[TASK OBJECTIVE]
Exactly reproduce each line of the listing that follows.

[DATA FOR PROCESSING]

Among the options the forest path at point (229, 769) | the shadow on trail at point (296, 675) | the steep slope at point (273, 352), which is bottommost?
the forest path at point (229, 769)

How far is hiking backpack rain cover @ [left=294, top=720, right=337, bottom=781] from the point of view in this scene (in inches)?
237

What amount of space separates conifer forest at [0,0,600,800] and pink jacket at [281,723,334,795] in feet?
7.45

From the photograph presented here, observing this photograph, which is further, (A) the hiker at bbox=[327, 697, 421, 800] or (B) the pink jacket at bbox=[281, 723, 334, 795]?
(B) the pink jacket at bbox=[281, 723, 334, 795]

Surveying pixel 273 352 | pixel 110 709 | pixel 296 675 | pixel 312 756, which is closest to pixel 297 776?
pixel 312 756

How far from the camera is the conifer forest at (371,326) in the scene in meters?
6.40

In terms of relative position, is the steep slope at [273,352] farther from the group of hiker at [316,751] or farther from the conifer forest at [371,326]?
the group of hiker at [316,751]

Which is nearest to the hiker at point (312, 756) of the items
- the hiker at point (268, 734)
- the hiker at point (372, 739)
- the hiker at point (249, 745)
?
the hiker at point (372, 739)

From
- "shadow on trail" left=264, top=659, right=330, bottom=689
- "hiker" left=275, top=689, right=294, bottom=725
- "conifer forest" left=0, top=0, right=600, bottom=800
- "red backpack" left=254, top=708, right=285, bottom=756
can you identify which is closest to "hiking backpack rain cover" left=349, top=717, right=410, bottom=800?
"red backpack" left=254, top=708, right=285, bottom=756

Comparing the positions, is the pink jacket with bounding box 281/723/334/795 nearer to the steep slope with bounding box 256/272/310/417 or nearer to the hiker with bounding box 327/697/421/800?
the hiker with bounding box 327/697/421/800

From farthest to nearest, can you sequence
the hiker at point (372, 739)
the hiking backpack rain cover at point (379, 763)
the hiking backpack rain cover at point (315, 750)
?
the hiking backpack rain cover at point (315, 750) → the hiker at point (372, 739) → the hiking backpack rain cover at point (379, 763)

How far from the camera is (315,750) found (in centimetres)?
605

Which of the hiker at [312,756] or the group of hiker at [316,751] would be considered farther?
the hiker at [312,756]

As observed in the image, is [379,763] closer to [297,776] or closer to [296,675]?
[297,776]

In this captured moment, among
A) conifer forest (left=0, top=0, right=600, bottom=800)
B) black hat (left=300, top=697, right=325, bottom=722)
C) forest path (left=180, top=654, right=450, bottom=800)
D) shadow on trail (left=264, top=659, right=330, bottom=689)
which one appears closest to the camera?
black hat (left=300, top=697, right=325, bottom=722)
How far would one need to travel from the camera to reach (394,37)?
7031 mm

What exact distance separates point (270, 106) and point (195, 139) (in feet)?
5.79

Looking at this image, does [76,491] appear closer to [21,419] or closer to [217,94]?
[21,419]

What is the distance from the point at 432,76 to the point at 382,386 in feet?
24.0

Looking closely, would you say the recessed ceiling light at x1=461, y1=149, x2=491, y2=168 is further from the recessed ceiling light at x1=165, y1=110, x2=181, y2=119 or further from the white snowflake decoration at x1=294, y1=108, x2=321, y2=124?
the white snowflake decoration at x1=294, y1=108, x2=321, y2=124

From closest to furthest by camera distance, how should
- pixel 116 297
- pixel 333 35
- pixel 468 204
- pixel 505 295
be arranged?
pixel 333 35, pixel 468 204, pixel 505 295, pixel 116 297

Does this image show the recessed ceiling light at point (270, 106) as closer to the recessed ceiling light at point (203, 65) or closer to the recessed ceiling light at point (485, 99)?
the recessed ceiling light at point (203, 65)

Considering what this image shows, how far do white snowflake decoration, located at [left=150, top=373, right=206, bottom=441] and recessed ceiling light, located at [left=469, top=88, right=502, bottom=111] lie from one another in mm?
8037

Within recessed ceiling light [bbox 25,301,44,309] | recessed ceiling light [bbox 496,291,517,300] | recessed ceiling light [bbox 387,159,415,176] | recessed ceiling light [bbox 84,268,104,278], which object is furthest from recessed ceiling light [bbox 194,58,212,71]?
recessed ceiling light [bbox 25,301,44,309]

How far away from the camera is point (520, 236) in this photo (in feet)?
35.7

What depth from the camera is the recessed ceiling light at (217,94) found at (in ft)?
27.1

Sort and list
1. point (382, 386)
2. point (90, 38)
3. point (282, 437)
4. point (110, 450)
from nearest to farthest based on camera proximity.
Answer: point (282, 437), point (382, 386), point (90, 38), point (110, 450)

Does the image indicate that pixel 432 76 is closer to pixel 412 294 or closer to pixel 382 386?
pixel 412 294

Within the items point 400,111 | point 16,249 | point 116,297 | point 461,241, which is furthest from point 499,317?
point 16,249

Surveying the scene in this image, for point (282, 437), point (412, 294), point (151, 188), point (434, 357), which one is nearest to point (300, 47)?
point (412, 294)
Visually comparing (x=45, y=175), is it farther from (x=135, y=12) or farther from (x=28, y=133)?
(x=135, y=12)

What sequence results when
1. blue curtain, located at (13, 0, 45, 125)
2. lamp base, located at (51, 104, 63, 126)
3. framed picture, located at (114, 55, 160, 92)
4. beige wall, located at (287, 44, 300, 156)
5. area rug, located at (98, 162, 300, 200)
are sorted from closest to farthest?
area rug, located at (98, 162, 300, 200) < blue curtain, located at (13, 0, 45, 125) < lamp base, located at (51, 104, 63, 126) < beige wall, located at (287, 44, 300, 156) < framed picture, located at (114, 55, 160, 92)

[EXERCISE ANSWER]
Among the options the forest path at point (229, 769) | the shadow on trail at point (296, 675) | the steep slope at point (273, 352), which is bottommost?
the forest path at point (229, 769)

How far is hiking backpack rain cover @ [left=294, top=720, right=337, bottom=781] from the point of view in this scene (in inches)?
237

What amount of space separates conifer forest at [0,0,600,800] and pink jacket at [281,723,334,795] in feet?
7.45

From the photograph presented here, observing this photograph, which is further, (A) the hiker at bbox=[327, 697, 421, 800] or (B) the pink jacket at bbox=[281, 723, 334, 795]?
(B) the pink jacket at bbox=[281, 723, 334, 795]

Surveying pixel 273 352 | pixel 110 709 | pixel 296 675 | pixel 312 756, which is closest to pixel 297 776?
pixel 312 756

How far from the camera is the conifer forest at (371,326) in the scene in meters?
6.40

In terms of relative position, is the steep slope at [273,352] farther from the group of hiker at [316,751] or farther from the conifer forest at [371,326]?
the group of hiker at [316,751]

Which is nearest to the hiker at point (312, 756) of the items
- the hiker at point (268, 734)
- the hiker at point (372, 739)
- the hiker at point (249, 745)
?
the hiker at point (372, 739)

From
- "shadow on trail" left=264, top=659, right=330, bottom=689
- "hiker" left=275, top=689, right=294, bottom=725
- "conifer forest" left=0, top=0, right=600, bottom=800
- "red backpack" left=254, top=708, right=285, bottom=756
can you identify which is closest to "hiking backpack rain cover" left=349, top=717, right=410, bottom=800?
"red backpack" left=254, top=708, right=285, bottom=756

Comparing the positions, is the pink jacket with bounding box 281/723/334/795 nearer to the steep slope with bounding box 256/272/310/417 or nearer to the hiker with bounding box 327/697/421/800?
the hiker with bounding box 327/697/421/800

From farthest to nearest, can you sequence
the hiker at point (372, 739)
the hiking backpack rain cover at point (379, 763)
the hiking backpack rain cover at point (315, 750)
?
the hiking backpack rain cover at point (315, 750) → the hiker at point (372, 739) → the hiking backpack rain cover at point (379, 763)

How far from the camera is (315,750) found (in centimetres)?
605

Which of the hiker at [312,756] or the group of hiker at [316,751] would be considered farther?
the hiker at [312,756]

As observed in the image, is [379,763] closer to [297,776] or closer to [296,675]?
[297,776]

In this captured moment, among
A) conifer forest (left=0, top=0, right=600, bottom=800)
B) black hat (left=300, top=697, right=325, bottom=722)
C) forest path (left=180, top=654, right=450, bottom=800)
D) shadow on trail (left=264, top=659, right=330, bottom=689)
which one appears closest to the camera?
black hat (left=300, top=697, right=325, bottom=722)
How far would one need to travel from the camera to reach (394,37)?
7031 mm

What exact distance separates point (270, 106) and point (195, 139) (in feet)?
5.79

Looking at this image, does [76,491] appear closer to [21,419] or closer to [217,94]?
[21,419]

What is the distance from the point at 432,76 to the point at 382,386 in feet?
24.0

Looking closely, would you say the recessed ceiling light at x1=461, y1=149, x2=491, y2=168 is further from the recessed ceiling light at x1=165, y1=110, x2=181, y2=119 or further from the white snowflake decoration at x1=294, y1=108, x2=321, y2=124?
the white snowflake decoration at x1=294, y1=108, x2=321, y2=124

From closest to furthest by camera distance, how should
- pixel 116 297
- pixel 333 35
- pixel 468 204
- pixel 505 295
be arranged?
pixel 333 35, pixel 468 204, pixel 505 295, pixel 116 297

Does this image show the recessed ceiling light at point (270, 106) as closer to the recessed ceiling light at point (203, 65) or closer to the recessed ceiling light at point (485, 99)?
the recessed ceiling light at point (203, 65)

Considering what this image shows, how far do white snowflake decoration, located at [left=150, top=373, right=206, bottom=441] and recessed ceiling light, located at [left=469, top=88, right=502, bottom=111] lie from one another in mm?
8037

Within recessed ceiling light [bbox 25,301,44,309] | recessed ceiling light [bbox 496,291,517,300] | recessed ceiling light [bbox 387,159,415,176] | recessed ceiling light [bbox 84,268,104,278], which object is furthest from recessed ceiling light [bbox 194,58,212,71]?
recessed ceiling light [bbox 25,301,44,309]

How far away from the camera is point (520, 236) in this photo (in feet)?
35.7

What depth from the camera is the recessed ceiling light at (217,94) found at (in ft)?
27.1

Sort and list
1. point (382, 386)
2. point (90, 38)
3. point (282, 437)
4. point (110, 450)
from nearest to farthest based on camera proximity.
Answer: point (282, 437), point (382, 386), point (90, 38), point (110, 450)

Does the image indicate that pixel 432 76 is closer to pixel 412 294 or closer to pixel 382 386?
pixel 412 294

Within the items point 400,111 | point 16,249 | point 116,297 | point 461,241, which is furthest from point 499,317?
point 16,249

Surveying the scene in this image, for point (282, 437), point (412, 294), point (151, 188), point (434, 357), which one is nearest to point (300, 47)?
point (412, 294)
Visually comparing (x=45, y=175), is it farther from (x=135, y=12) or farther from (x=28, y=133)?
(x=135, y=12)

What sequence results when
1. blue curtain, located at (13, 0, 45, 125)
2. lamp base, located at (51, 104, 63, 126)
3. framed picture, located at (114, 55, 160, 92)
4. beige wall, located at (287, 44, 300, 156)
5. area rug, located at (98, 162, 300, 200)
are sorted from closest to farthest?
area rug, located at (98, 162, 300, 200) < blue curtain, located at (13, 0, 45, 125) < lamp base, located at (51, 104, 63, 126) < beige wall, located at (287, 44, 300, 156) < framed picture, located at (114, 55, 160, 92)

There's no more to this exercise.